» **PASSAGE FOR REVIEW**:
□ □ □ □ □
Archive for November 2nd, 2011

Nov 02 2011

Writing and Editing Skills Critical for Entry-Level Writers

Published by under Publishing Jobs

I provide advice about how to write novels, comic books and graphic novels. Most of my content applies to fiction-writing in general, but I also provide articles specifically about superhero stories.

Scarily enough, I might be interviewing prospective marketing interns this year.  Here are some writing skills I’d really like to see.

 

1.  Basic proofreading skills.  Poor proofreading skills raise all sorts of red flags about a prospective writer (such as diligence, attention to detail and sometimes intelligence).  In contrast, good proofreading skills suggest the writer will be easier to work with, will require less hand-holding and can be trusted with proofreading assignments.  In particular, editors have more important things to do than double-checking everything written by publisher’s assistants or interns.  In an especially competitive field, like the publishing industry, a candidate with many typos in his/her resume or cover letter has virtually no chance of getting hired.
□ □ □ □ □
» **SUPPLIED DATA**:
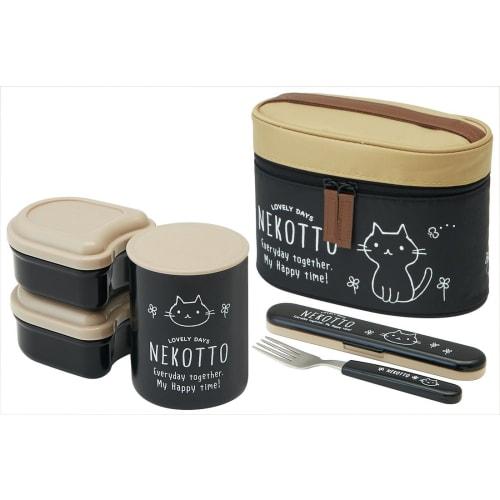 Skater Insulated Lunch Box Lunch Jar Cat 560ml KCLJC6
□ □ □ □ □
» **EXERCISE OBJECTIVE**:
Write out, word for word, the part of the post on writing skills for entry-level writers above that opens with the words containing "Archive for November" and closes with "about superhero stories.".

» **ANSWER SECTION**:
Archive for November 2nd, 2011

Nov 02 2011

Writing and Editing Skills Critical for Entry-Level Writers

Published by under Publishing Jobs

I provide advice about how to write novels, comic books and graphic novels. Most of my content applies to fiction-writing in general, but I also provide articles specifically about superhero stories.